** Dataset extract follows **

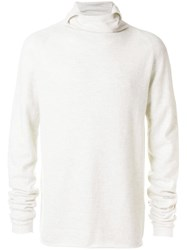 Lost And Found Ria Dunn U Neck Sweatshirt Nude And Neutrals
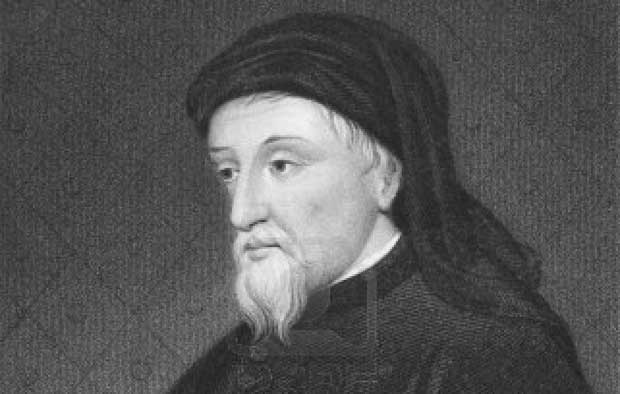 the life and career of gepffrey chaucer Geoffrey chaucer was born in london in 1342 and died there in 1400   chaucer spent his life at court, serving three successive english monarchs:  edward iii (r  the significance of this work in shaping chaucer's style is evident  in his finest.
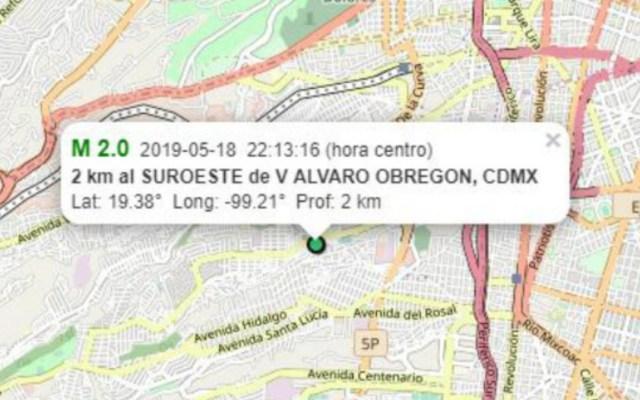 Dos sismos leves afectan Álvaro Obregón - sismos alvaro obregón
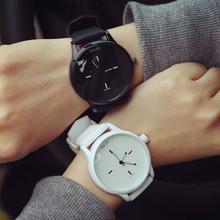 Classic Black and White Silicone Quartz Watch Brand Women Watches Lovers Jelly Casual Watch Relogio Feminino 2016 Clock Women(China (Mainland))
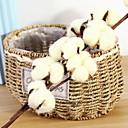 זול פרחים מלאכותיים-פרחים מלאכותיים 1 ענף קלאסי מסוגנן צמחים פרחים לשולחן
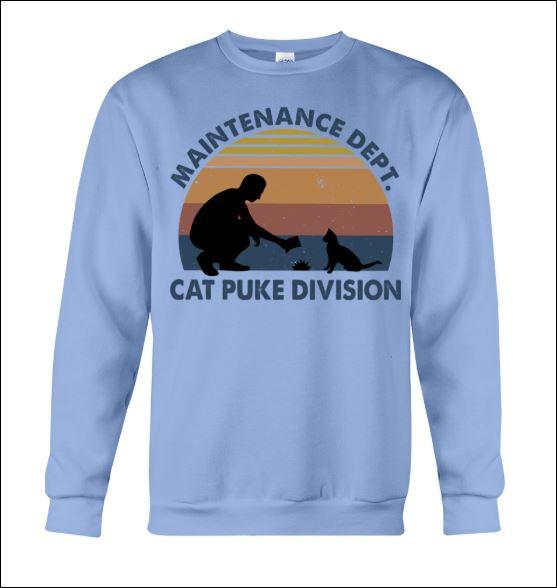 Maintenance dept cat puke division sweater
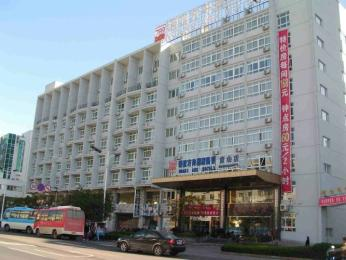 Photo of Noahsark Hotel Huangshan
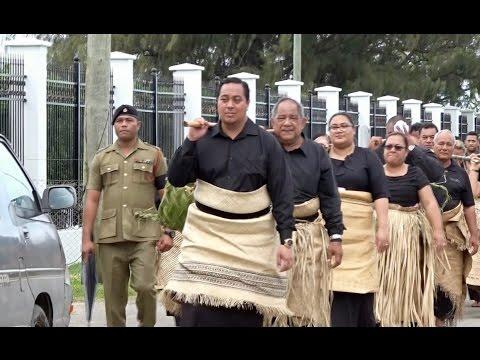 Ha'amo #2 - HRH Crown Prince 'ULUKALALA & VAVA'U LAHI - Royal Palace, Mapu-'a-Fuiva & Mahinafekite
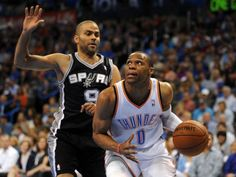 San Antonio Spurs at Oklahoma City Thunder http://www.best-sports-gambling-sites.com/Blog/basketball/san-antonio-spurs-at-oklahoma-city-thunder/  #basketball #nba #OklahomaCityThunder #SanAntonioSpurs #Spurs #Thunder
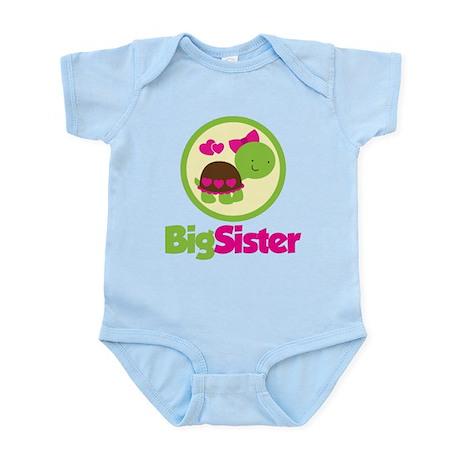 Turtle Big Sister Infant Bodysuit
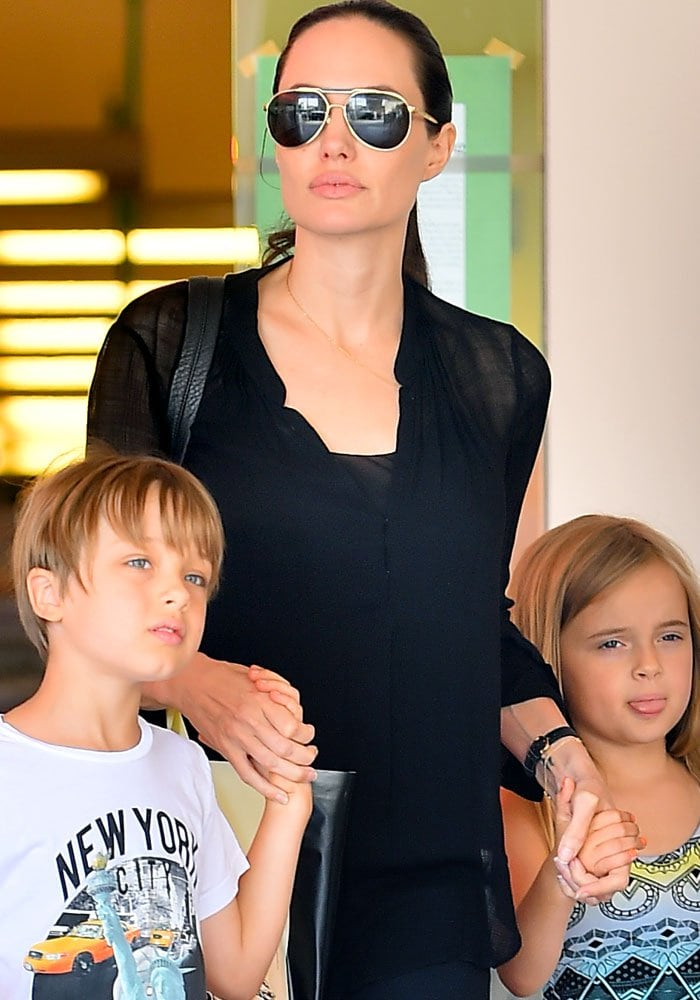 Angelina Jolie takes her children Knox and Vivienne shopping at Barnes & Noble
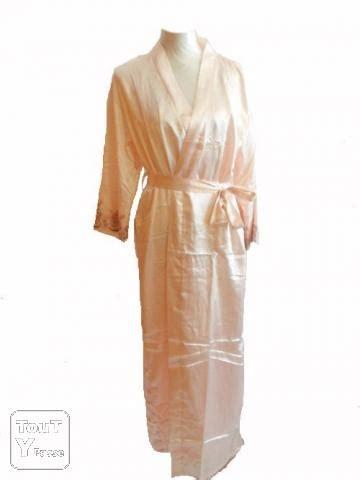 robe de chambre d été femme robe de chambre satin d 39 ete guadeloupe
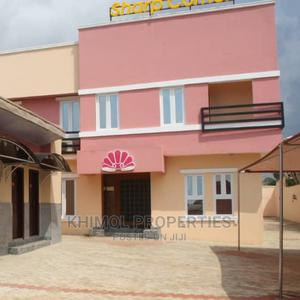 Functioning Hotel on 2plot of Land With 29rooms and Parking | Commercial Property For Sale for sale in Egbe Idimu, Idimu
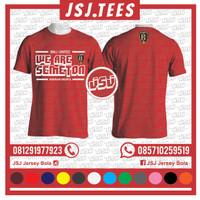 OBRAL Jersey Bola Kaos Tshirt Baju Bali United Semeton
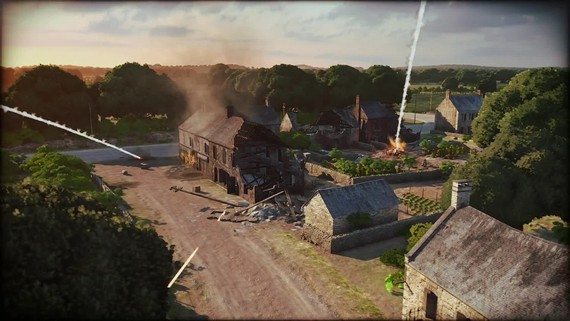 Steel Division: Normandy 44 - The Art of Making History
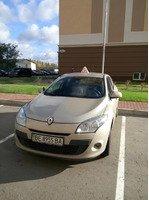 «Азов Автоскул» – высококлассная автошкола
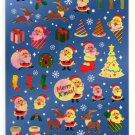 kawaii Kamio Japan santa merry xmas sticker sheet USED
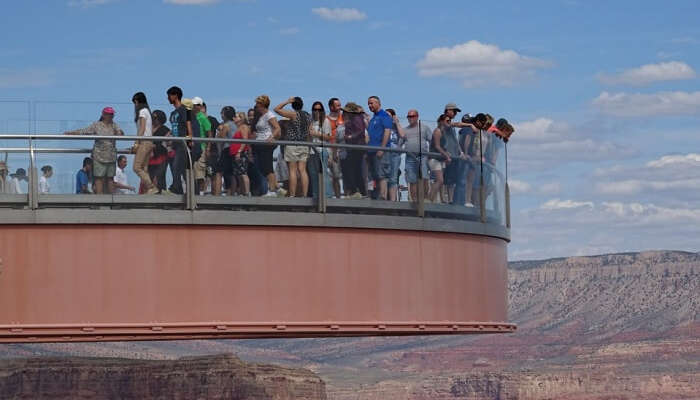 Behold The Awe-inspiring Views During The Skywalk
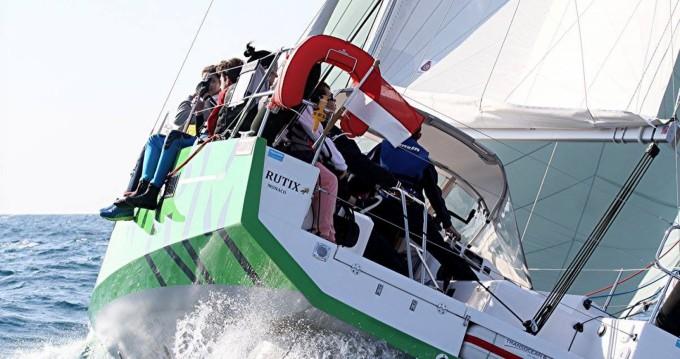 Segelboot mit oder ohne Skipper Rm mieten in Menton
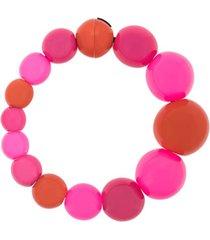 monies colar assimétrico com aplicação de contas - rosa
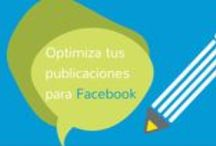 Marketing en Facebook / by Riolan Virtual Business Solutions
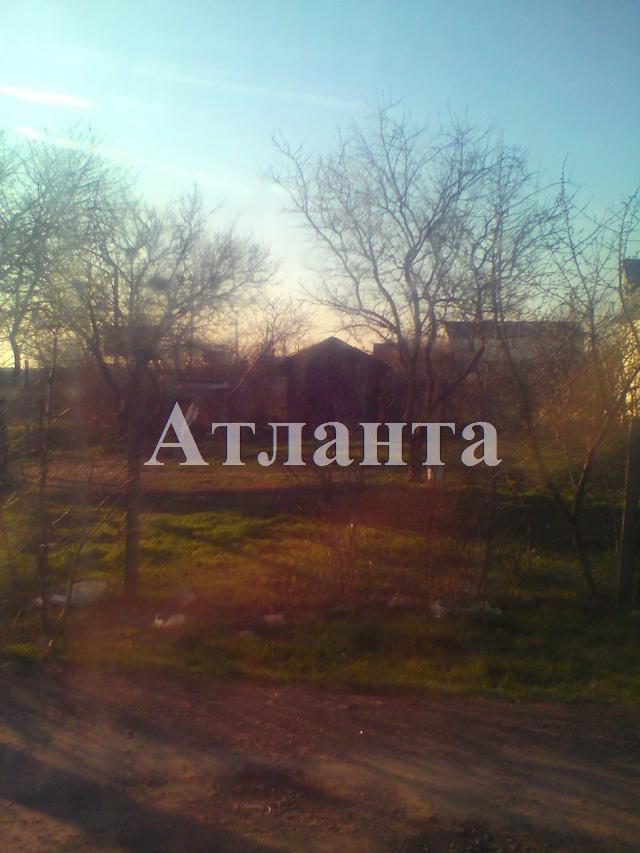 Продается земельный участок на ул. Таир — 18 000 у.е.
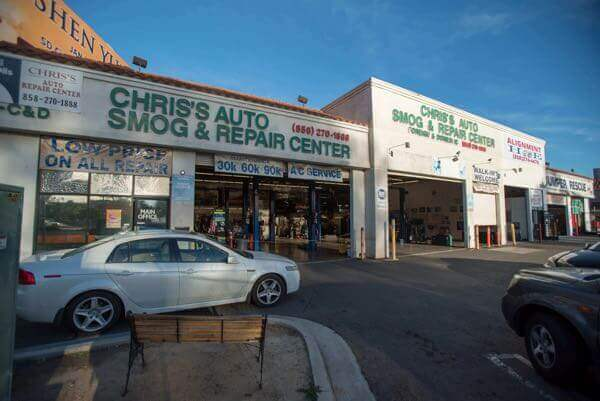 Smog Check For Your Car in Pacific Beach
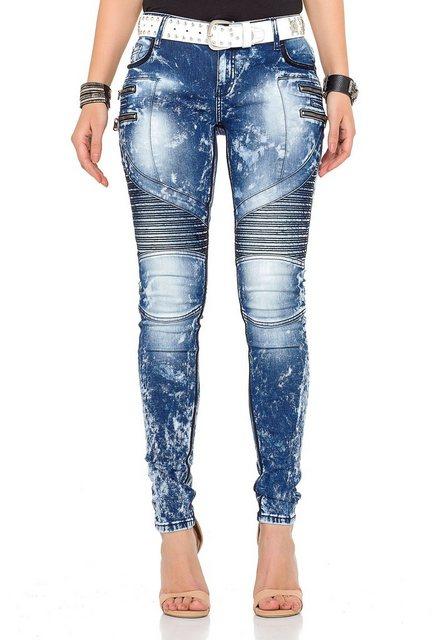 Hosen - Cipo Baxx Slim fit Jeans mit stylischen Ziernähten › weiß  - Onlineshop OTTO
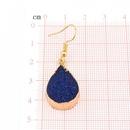 Womens teardrop plastic resin Retro water drop  Earrings GO190430119968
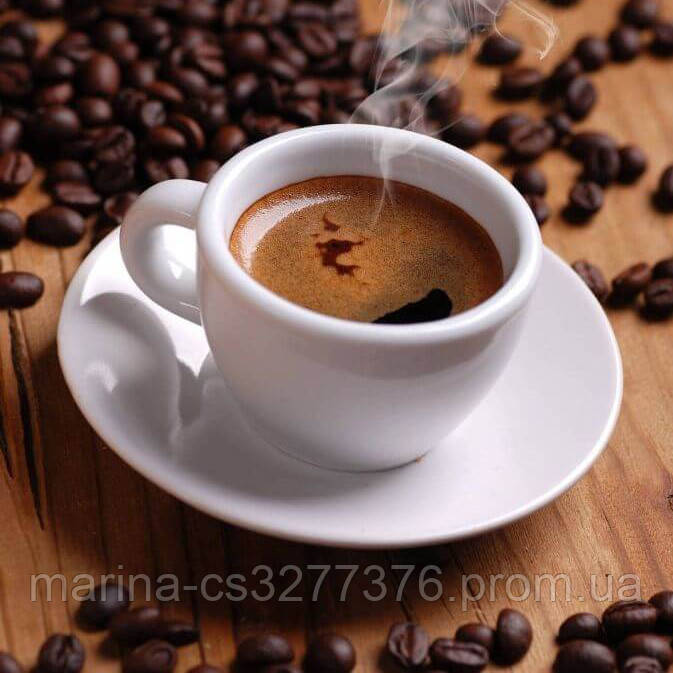 HoReCa кофе Espresso Strong - ТМ Свіжа Кава от Montana 1кг для эспрессо кофемашин купаж робуста 95% арабика 5%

** End of Dataset extract **

• **Problem to work on**
Pictures omitted, give the entries again exactly.

• **Expected answer**
 Lost And Found Ria Dunn U Neck Sweatshirt Nude And Neutrals
 the life and career of gepffrey chaucer Geoffrey chaucer was born in london in 1342 and died there in 1400   chaucer spent his life at court, serving three successive english monarchs:  edward iii (r  the significance of this work in shaping chaucer's style is evident  in his finest.
 Dos sismos leves afectan Álvaro Obregón - sismos alvaro obregón
 Classic Black and White Silicone Quartz Watch Brand Women Watches Lovers Jelly Casual Watch Relogio Feminino 2016 Clock Women(China (Mainland))
 זול פרחים מלאכותיים-פרחים מלאכותיים 1 ענף קלאסי מסוגנן צמחים פרחים לשולחן
 Maintenance dept cat puke division sweater
 Photo of Noahsark Hotel Huangshan
 Ha'amo #2 - HRH Crown Prince 'ULUKALALA & VAVA'U LAHI - Royal Palace, Mapu-'a-Fuiva & Mahinafekite
 San Antonio Spurs at Oklahoma City Thunder http://www.best-sports-gambling-sites.com/Blog/basketball/san-antonio-spurs-at-oklahoma-city-thunder/  #basketball #nba #OklahomaCityThunder #SanAntonioSpurs #Spurs #Thunder
 Turtle Big Sister Infant Bodysuit
 Angelina Jolie takes her children Knox and Vivienne shopping at Barnes & Noble
 robe de chambre d été femme robe de chambre satin d 39 ete guadeloupe
 Functioning Hotel on 2plot of Land With 29rooms and Parking | Commercial Property For Sale for sale in Egbe Idimu, Idimu
 OBRAL Jersey Bola Kaos Tshirt Baju Bali United Semeton
 Steel Division: Normandy 44 - The Art of Making History
 «Азов Автоскул» – высококлассная автошкола
 kawaii Kamio Japan santa merry xmas sticker sheet USED
 Behold The Awe-inspiring Views During The Skywalk
 Segelboot mit oder ohne Skipper Rm mieten in Menton
 monies colar assimétrico com aplicação de contas - rosa
 Marketing en Facebook / by Riolan Virtual Business Solutions
 Продается земельный участок на ул. Таир — 18 000 у.е.
 Smog Check For Your Car in Pacific Beach
 Hosen - Cipo Baxx Slim fit Jeans mit stylischen Ziernähten › weiß  - Onlineshop OTTO
 Womens teardrop plastic resin Retro water drop  Earrings GO190430119968
 HoReCa кофе Espresso Strong - ТМ Свіжа Кава от Montana 1кг для эспрессо кофемашин купаж робуста 95% арабика 5%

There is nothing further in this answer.